Die-Nasty has become an institution of sorts in Edmonton, and though I’ve always meant to give it a go (I came really close at last year’s Fringe), I just haven’t made it out. Part of the reason lies in a lukewarm experience I had watching one of the shows at the Improvaganza festival a few years ago – I came to the conclusion that unscripted comedy really wasn’t my thing. Well, Die-Nasty may have changed my mind.

Season 16 centered around a fictional 70s hockey team, the Edmonton Die-Hards, loosely based on the Oilers of the era. With outrageously-named characters, including Dr. Bueno Excellente (Mark Meer) to Captain Derrick Capilano (Jeff Haslam) and Coach Rollie Doobie (Dana Andersen), the cast really had fun creating their world. And upon hearing that Georges Laraque would be guest starring in the season finale, how could I pass it up?

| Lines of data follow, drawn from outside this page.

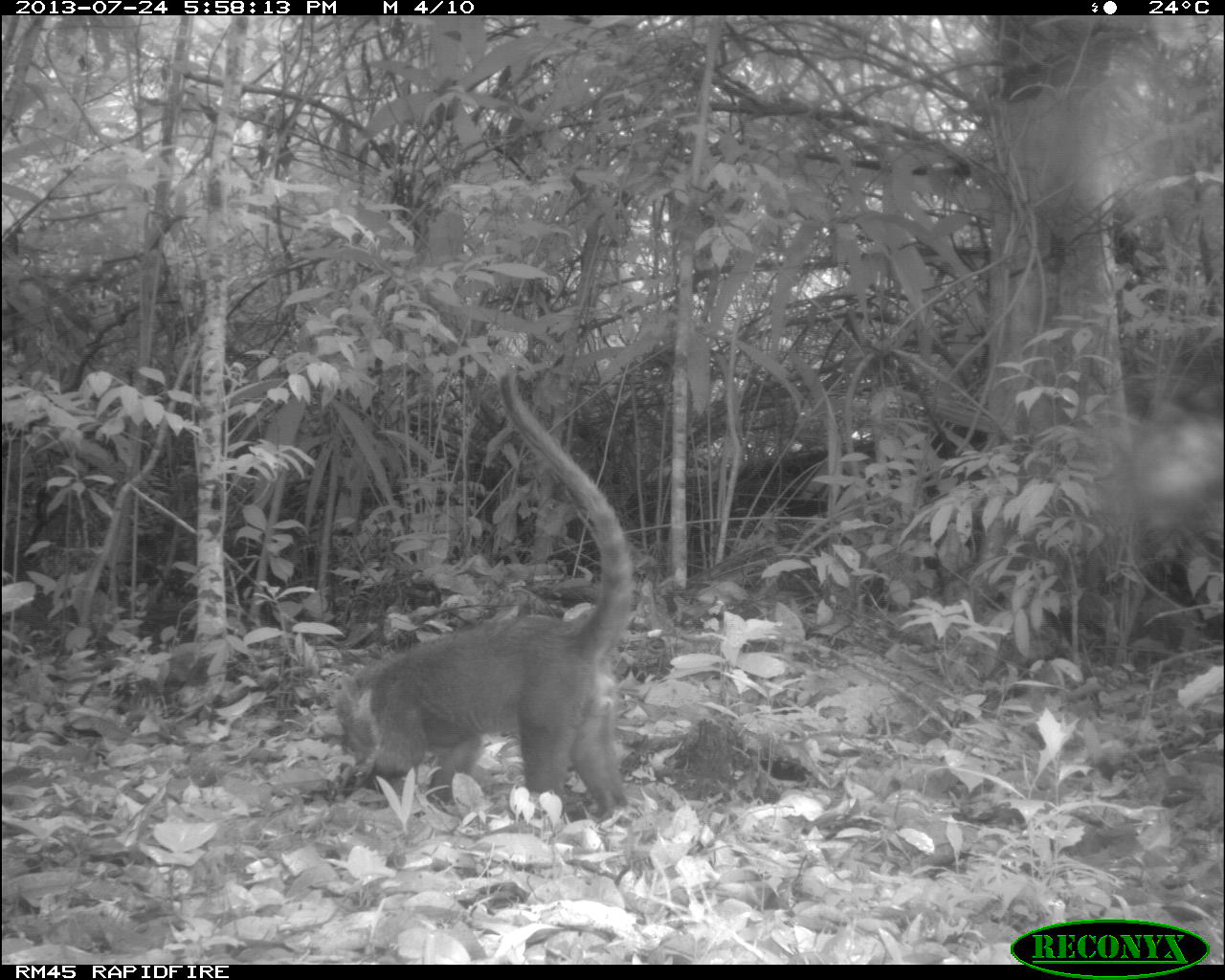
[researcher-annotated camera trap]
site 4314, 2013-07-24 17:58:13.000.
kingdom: Animalia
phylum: Chordata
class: Mammalia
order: Carnivora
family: Procyonidae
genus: Nasua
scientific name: Nasua narica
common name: white-nosed coati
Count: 1.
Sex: male.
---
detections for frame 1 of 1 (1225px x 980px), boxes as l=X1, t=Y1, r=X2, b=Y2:
nasua narica: l=334, t=366, r=634, b=821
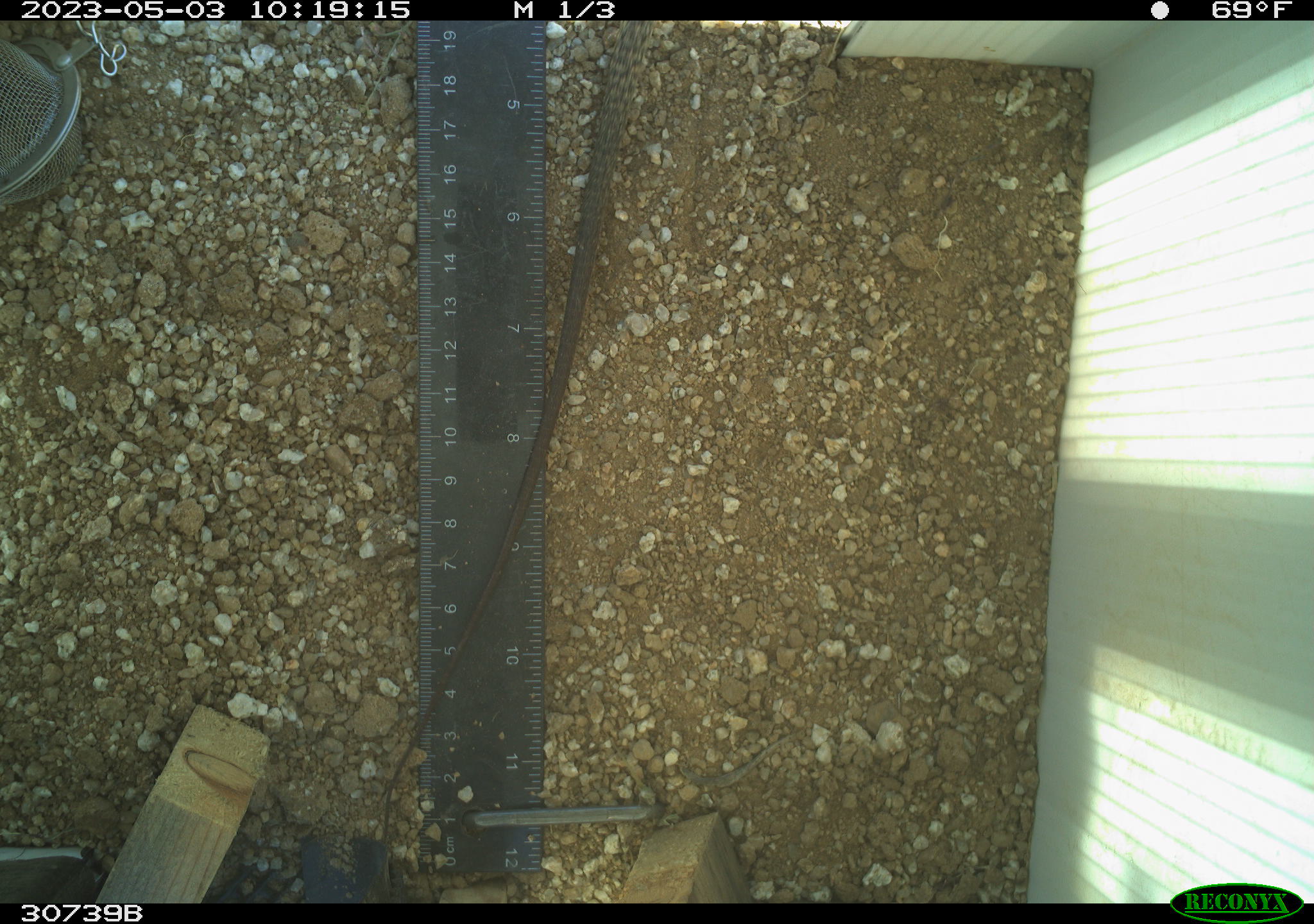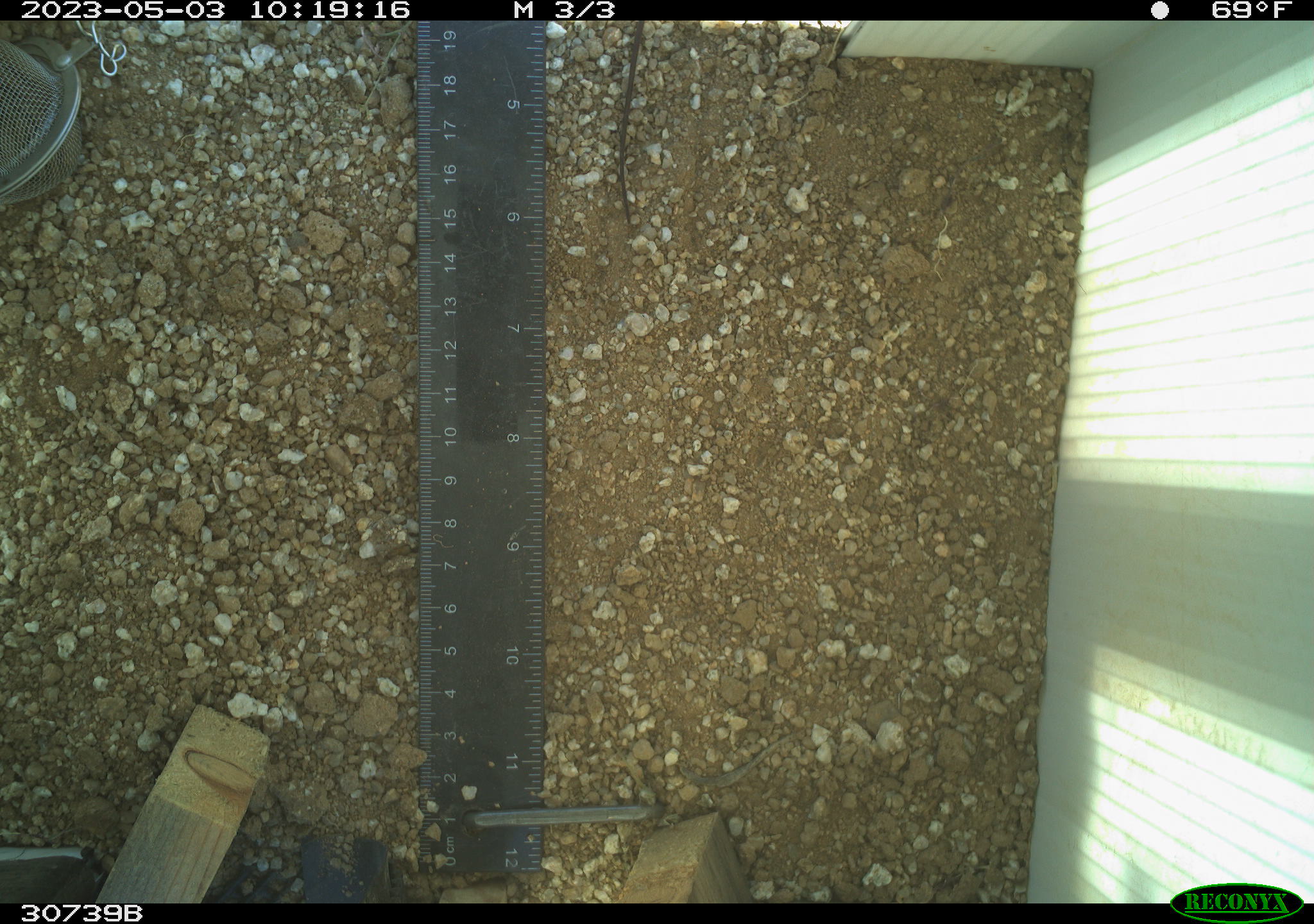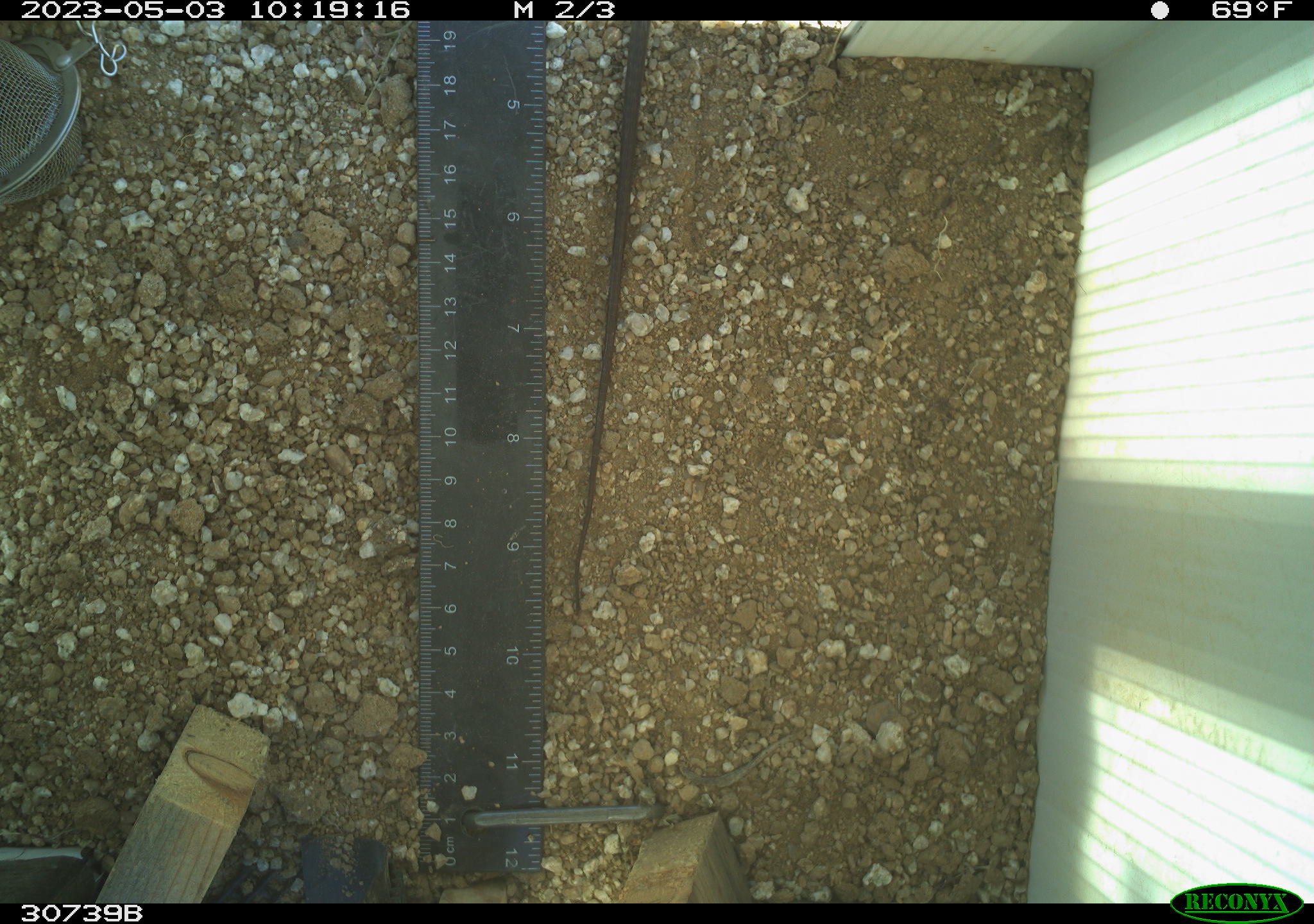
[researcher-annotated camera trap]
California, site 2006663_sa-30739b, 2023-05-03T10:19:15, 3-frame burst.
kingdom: Animalia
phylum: Chordata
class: Reptilia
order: Squamata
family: Teiidae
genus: Aspidoscelis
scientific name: Aspidoscelis tigris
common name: western whiptail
Western whiptail (Aspidoscelis tigris).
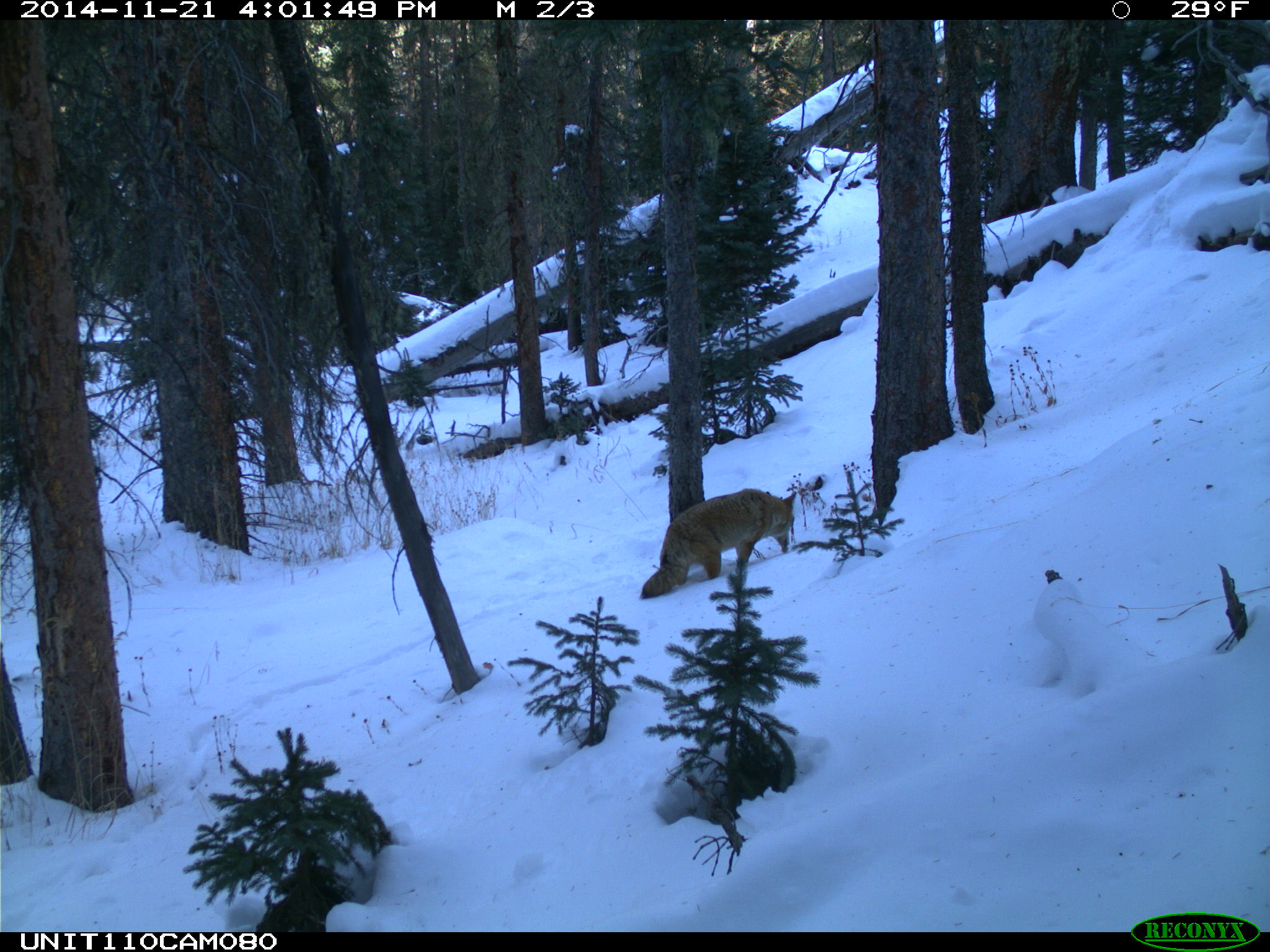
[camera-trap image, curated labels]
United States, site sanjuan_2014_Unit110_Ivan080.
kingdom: Animalia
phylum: Chordata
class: Mammalia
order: Carnivora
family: Canidae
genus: Canis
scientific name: Canis latrans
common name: coyote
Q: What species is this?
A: Canis latrans (coyote).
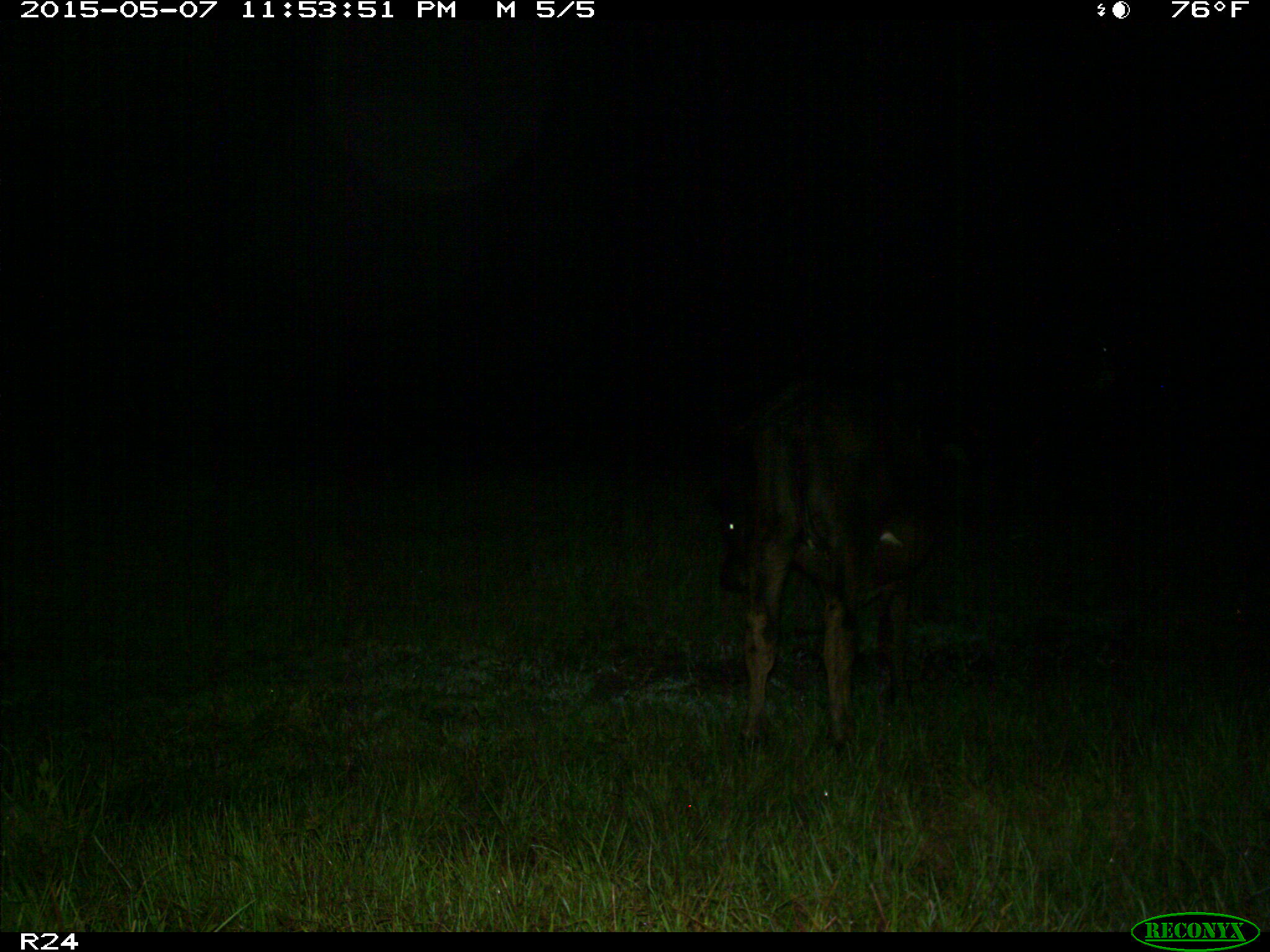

It was a packed house, and a CTV cameraman even stayed to record the first half! I can tell you it was a bit surreal watching Laraque (fittingly #69, Wellen Dowed) alongside who I consider to be Edmonton’s theatre all stars – Meer, Haslam, Andersen, Sheri Somerville, Leona Brausen, Matt Alden, and of course, Ron Pederson (back in Edmonton for the summer!) up on stage. Two of my favorite things – hockey and theatre – came together for an evening.

As for the comedy itself – Andersen’s direction was spot on. The fact that this omniscient narrator was present to set up and subsequently end the scenes really allowed for some plot development, and unlike Improvaganza, wasn’t just a series of random exercises. He also ensured the audience got their money’s worth of Laraque – in the first act, he appeared in every other scene. As expected, most of the funny moments arose from ironic comments about his size, or more often than not, hyper-sexualized tension between him and whichever female cast member happened to be in his way (Laraque’s, “I couldn’t breathe!” after Brausen stuck his head between her breasts was priceless). Mack’s recap highlights some of the other memorable lines of the night, including Donovan Workun’s “I have a million dollar tool, that’s why I built the shed” response to a dig about his weight.

Though I may never understand why all of the women got to make out with Pederson, nor want to know what was actually in those bottles they were drinking out of, it was an entertaining evening all around. And really, any event that helps Mack get to the point where he can pick the theatre all stars out of a lineup is a worthwhile one in my books.